■ **TEXTE PRÉSENTÉ**:
Article écrit par Daouda Cissé et publié initialement sur le site du CICAD

Dak’Art 2014 : un discours pour inventer de nouvelles utopies

La 11ème édition de la Biennale de l’art africain contemporain s’est déroulée du 9 mai au 8 juin 2014 à Dakar.

Cette année, des changements ont été apportés à l’événement, avec le choix d’un nouveau lieu pour accueillir le Village de la Biennale et la désignation de trois jeunes commissaires qui ont apporté une véritable fraicheur dans le projet curatorial.

Enfin, autre particularité : la composition de l’exposition internationale met à l’honneur des artistes qui participent tous à leur première Dak’Art.

Faten RouissiDakar a vécu au rythme de la création contemporaine avec cinq expositions « IN » : l’exposition internationale, celle sur la diversité culturelle, celle sur l’art vert, les expositions hommage à Mbaye Diop, à Mamadou Diakhaté et au sculpteur Moustapha Dimé et environ 270 expositions « OFF ».

Cette année, le thème de la Biennale « Produire le commun » met en exergue le caractère foisonnant de la production contemporaine africaine dans l’optique d’une communauté de destins et d’une volonté d’aller au-delà de la diversité des sensibilités pour charrier une universalité de l’art africain dans un monde sujet à tous les bouleversements.

Produire le commun, non pas dans une recherche – vaine – et inutile d’uniformité, mais dans un élan de substitution d’une dynamique collective censée poursuivre la trajectoire de Dak’Art vers son idéal de re-création d’un univers propice à l’affirmation d’un art africain dépouillé de tous ses complexes.

Produire le commun, dans un moment fédérateur d’énergies créatrices pour recréer dans la capitale sénégalaise, 30 jours durant, ce « Tout-Monde » cher à Glissant.

■ **EXERCICE**: Reprenez l'article sur la Biennale Dak'Art 2014 à partir de sa dernière phrase. Les enregistrements proviennent d'une source distincte de celle du texte.

■ **DONNÉES FOURNIES**:
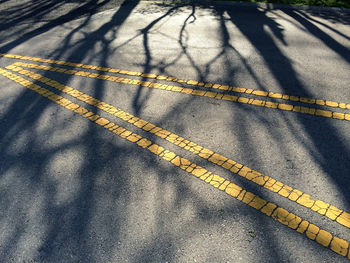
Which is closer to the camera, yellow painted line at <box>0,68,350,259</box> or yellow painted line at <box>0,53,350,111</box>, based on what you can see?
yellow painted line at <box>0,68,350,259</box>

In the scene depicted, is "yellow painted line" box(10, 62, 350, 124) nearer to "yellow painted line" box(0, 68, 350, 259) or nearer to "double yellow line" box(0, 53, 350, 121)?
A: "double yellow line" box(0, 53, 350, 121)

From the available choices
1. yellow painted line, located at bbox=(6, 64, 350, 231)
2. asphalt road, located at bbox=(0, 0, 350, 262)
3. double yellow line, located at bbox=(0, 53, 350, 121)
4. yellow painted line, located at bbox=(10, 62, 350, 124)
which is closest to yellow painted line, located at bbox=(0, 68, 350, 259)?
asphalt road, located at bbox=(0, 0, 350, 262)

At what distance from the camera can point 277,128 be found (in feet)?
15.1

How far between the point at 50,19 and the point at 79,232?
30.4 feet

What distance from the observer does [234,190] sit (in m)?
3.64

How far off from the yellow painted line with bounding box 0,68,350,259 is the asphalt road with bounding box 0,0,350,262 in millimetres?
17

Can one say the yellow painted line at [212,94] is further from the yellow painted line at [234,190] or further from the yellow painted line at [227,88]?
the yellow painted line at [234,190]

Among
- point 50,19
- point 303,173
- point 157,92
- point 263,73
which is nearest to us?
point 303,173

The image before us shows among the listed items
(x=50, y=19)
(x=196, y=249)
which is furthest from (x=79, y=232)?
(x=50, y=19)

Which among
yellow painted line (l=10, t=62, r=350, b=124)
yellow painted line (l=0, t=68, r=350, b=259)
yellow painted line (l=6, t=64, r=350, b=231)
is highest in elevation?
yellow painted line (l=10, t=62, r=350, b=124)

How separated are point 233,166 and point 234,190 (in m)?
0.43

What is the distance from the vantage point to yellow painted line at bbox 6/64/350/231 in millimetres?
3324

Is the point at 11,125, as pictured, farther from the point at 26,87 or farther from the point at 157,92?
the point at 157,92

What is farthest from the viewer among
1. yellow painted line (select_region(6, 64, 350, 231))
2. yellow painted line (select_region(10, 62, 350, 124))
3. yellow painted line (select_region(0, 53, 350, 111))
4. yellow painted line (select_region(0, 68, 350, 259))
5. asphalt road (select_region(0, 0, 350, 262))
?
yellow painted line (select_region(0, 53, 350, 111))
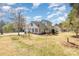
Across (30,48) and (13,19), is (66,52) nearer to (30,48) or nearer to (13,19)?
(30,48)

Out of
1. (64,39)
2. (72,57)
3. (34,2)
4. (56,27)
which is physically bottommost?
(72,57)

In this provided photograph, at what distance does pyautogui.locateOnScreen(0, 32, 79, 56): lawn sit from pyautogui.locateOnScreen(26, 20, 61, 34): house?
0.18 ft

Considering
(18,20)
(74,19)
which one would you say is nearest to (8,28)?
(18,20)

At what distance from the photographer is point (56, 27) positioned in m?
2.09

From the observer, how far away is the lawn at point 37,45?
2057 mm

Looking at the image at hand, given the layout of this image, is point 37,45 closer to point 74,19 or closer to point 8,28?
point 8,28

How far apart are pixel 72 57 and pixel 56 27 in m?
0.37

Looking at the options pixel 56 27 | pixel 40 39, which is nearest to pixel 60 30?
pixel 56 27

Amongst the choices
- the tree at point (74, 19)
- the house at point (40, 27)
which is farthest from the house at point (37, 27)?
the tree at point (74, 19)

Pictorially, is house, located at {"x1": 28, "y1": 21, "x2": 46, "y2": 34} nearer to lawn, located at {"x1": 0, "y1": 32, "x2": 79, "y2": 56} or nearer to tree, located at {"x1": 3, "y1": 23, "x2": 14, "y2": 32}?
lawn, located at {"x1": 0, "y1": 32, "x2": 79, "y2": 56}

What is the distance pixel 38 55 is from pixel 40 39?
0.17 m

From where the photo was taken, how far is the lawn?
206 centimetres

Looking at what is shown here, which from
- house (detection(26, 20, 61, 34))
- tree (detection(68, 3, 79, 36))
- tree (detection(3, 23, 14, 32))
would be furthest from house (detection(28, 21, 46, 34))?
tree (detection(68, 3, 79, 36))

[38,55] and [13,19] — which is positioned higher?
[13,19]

■ **RÉPONSE RÉDIGÉE**:
Cette diffusion dans l’espace public d’œuvres toutes porteuses de messages, fruit d’une créativité, est une volonté de graver dans le marbre le regard porté sur notre monde par une communauté d’artistes : celle qui a un lien avec le continent et ailleurs.

Dans un texte de haute facture, Abdelkader Damani explique : Faire exposition est donc la réunion de divers « points de situation » en un seul lieu. La Biennale de Dakar en 2014 est une multiplicité reliée : c’est le sens premier que je donne à « Produire le commun ».

L’art africain a forcé les portes de la créativité mondiale pour s’imposer comme « art » tout court, en vue de ramener un continent économiquement et politiquement décentré au centre du débat mondial.

Cette entrée de l’art africain par effraction dans un univers auquel il fut longtemps exclu a été magnifiquement mise en scène par les trois commissaires dans la section « Anonymous » de l’exposition, où chaque artiste a accepté de déposer un objet, de façon anonyme, sans cartels, ni aucun signe apparent de reconnaissance du travail de l’un ou l’autre.

Ce choix, selon Elise Atangana, est la « création d’une œuvre commune [qui] symbolise la notion de « produire le commun ». Il s’agit d’une « évocation de l’accaparement de l’art africain, son exclusion de l’histoire de l’art puis son inclusion en tant qu’art dit « primitif » ou « premier » ».

Ainsi, « Anonymous » dessine la trajectoire de l’art africain : son passé « colonial », son présent d’affirmation et son futur rempli de perspectives heureuses.

Selon Damani :

« l’Afrique reste à ce jour l’unique endroit en capacité d’écouter le monde. C’est la terre où tout peut arriver y compris, et surtout, la rencontre des ailleurs, le devenir commun… L’Afrique est l’espace de l’écoute. Gigantesque parloir, on y vient, on y revient, pour se confesser de ses rêves, de ses peurs, de ses fantasmes parfois. Dans ce vacarme de ceux qui parlent, l’Afrique attend qu’on l’écoute ».

A Dakar, dans un contexte international marqué par des crises multiples et protéiformes, l’art africain a tenté d’apporter une réponse au monde en le questionnant sur des sujets cruciaux actuels.

Aucun visiteur ne fera l’économie d’une introspection sur sa responsabilité dans un monde en crise où la chute d’un système bancaire, la faillite des économies, la remise en cause d’un ordre politique et social construit après la Seconde Guerre, la banalisation de la parole raciste et xénophobe, les violences ethniques, le péril djihadiste, la place scandaleuse accordée aux femmes et aux minorités. Tous ces éléments déstructurent notre tissu humain et menacent la cohésion sociale.

Les artistes de cette Biennale ont interrogé notre monde, l’ont poussé parfois dans ses derniers retranchements, l’ont mis devant ses propres contradictions, proposant ainsi des ruptures, à la recherche d’un sens à notre vie commune.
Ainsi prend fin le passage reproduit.